# Impella 2.5



## dwoody (Dec 1, 2011)

We are new to billing this device. Our physician is billing on one date of service the insertion 33999,   removal 33999, repositioning 33215 and repair of blood vessel 35286. He documents sucessful placement and removal, he also documents repositioning of the Impella during the PCI. He does not document repair of the blood vessel. 

Are we looking at correct CPT codes?  Can he bill for the  insertion and removal? He states he repositioned three times during the procedure.  Can he bill this also?  Or is that code for repositioning after the procedure is completed?
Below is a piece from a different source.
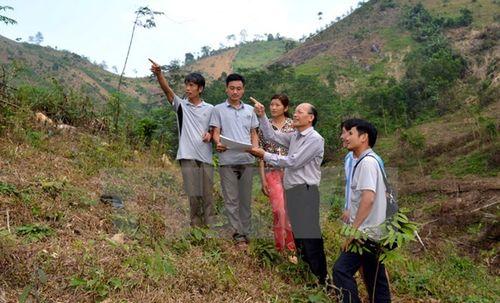 Tuyên Quang giao hơn 1.880ha rừng cho các hộ dân và địa phương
Is it standard to charge for a repair code? 

Any feedback is greatly appreciated.  Need to know ASAP.


----------



## jewlz0879 (Dec 2, 2011)

I wouldn't bill for repair of blood vessel. He's utilizing the b.v. as means of Impella insertion, correct? If so, to me that is the same principle as not billing for femoral closure during heart cath; if it was opened it has to be closed and therefore not separately billable. 

Without seeing the report, I'm not sure I'd bill the 33215 for repositioning because 33215 relates to "repositioning of previously implanted PM or ICD electrode;" not for an Impella. 

I don't understand why he would bill for the insertion and removal on the same day but I suppose if it were done in that manner, he could. 

Yes, we also use the unlisted code for the Impella 2.5. 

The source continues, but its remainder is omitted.